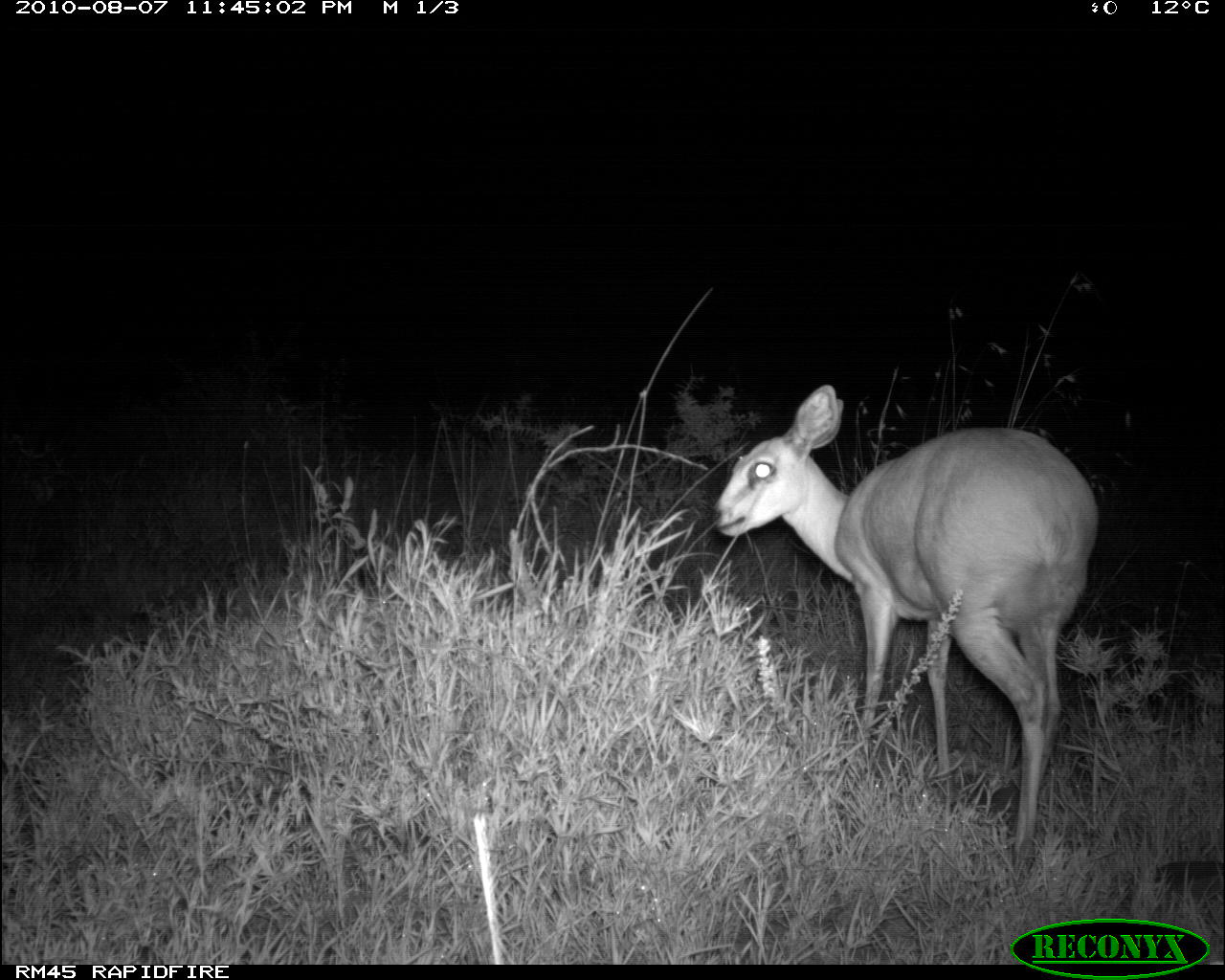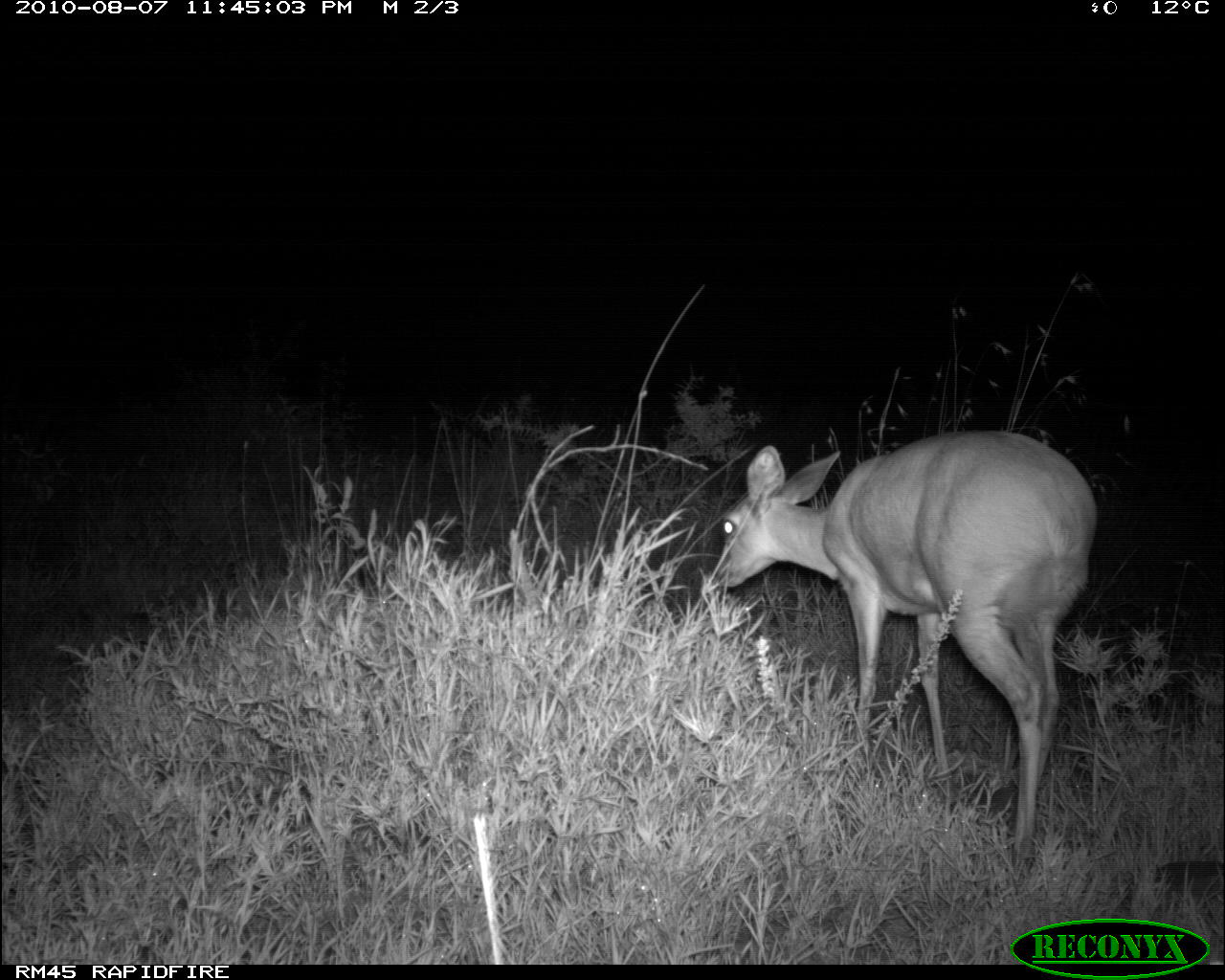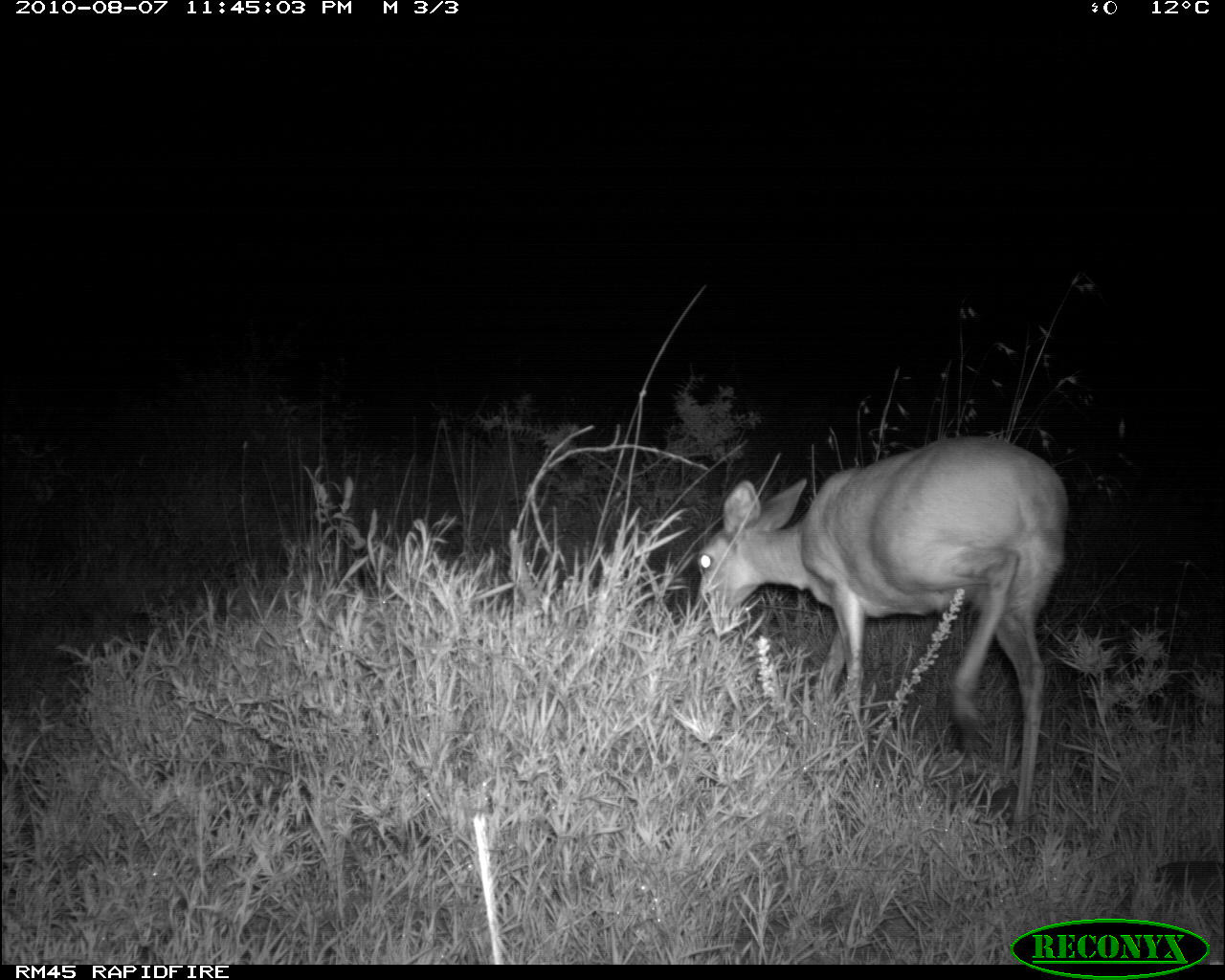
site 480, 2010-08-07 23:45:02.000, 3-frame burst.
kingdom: Animalia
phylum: Chordata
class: Mammalia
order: Artiodactyla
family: Bovidae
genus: Tragelaphus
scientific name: Tragelaphus scriptus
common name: bushbuck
Tragelaphus scriptus (bushbuck), count 1.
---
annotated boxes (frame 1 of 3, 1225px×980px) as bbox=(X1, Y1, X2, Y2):
tragelaphus scriptus: bbox=(704, 380, 1101, 861)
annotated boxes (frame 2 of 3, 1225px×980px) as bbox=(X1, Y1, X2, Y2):
tragelaphus scriptus: bbox=(712, 429, 1099, 866)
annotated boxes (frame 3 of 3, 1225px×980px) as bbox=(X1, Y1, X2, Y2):
tragelaphus scriptus: bbox=(687, 432, 1073, 855)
-------------------------
→ **What the task asks**: Exact copies are needed of the line with "order: Artiodactyla" and each line after it through the end of the material above.

→ **Written answer**:
order: Artiodactyla
family: Bovidae
genus: Tragelaphus
scientific name: Tragelaphus scriptus
common name: bushbuck
Tragelaphus scriptus (bushbuck), count 1.
---
annotated boxes (frame 1 of 3, 1225px×980px) as bbox=(X1, Y1, X2, Y2):
tragelaphus scriptus: bbox=(704, 380, 1101, 861)
annotated boxes (frame 2 of 3, 1225px×980px) as bbox=(X1, Y1, X2, Y2):
tragelaphus scriptus: bbox=(712, 429, 1099, 866)
annotated boxes (frame 3 of 3, 1225px×980px) as bbox=(X1, Y1, X2, Y2):
tragelaphus scriptus: bbox=(687, 432, 1073, 855)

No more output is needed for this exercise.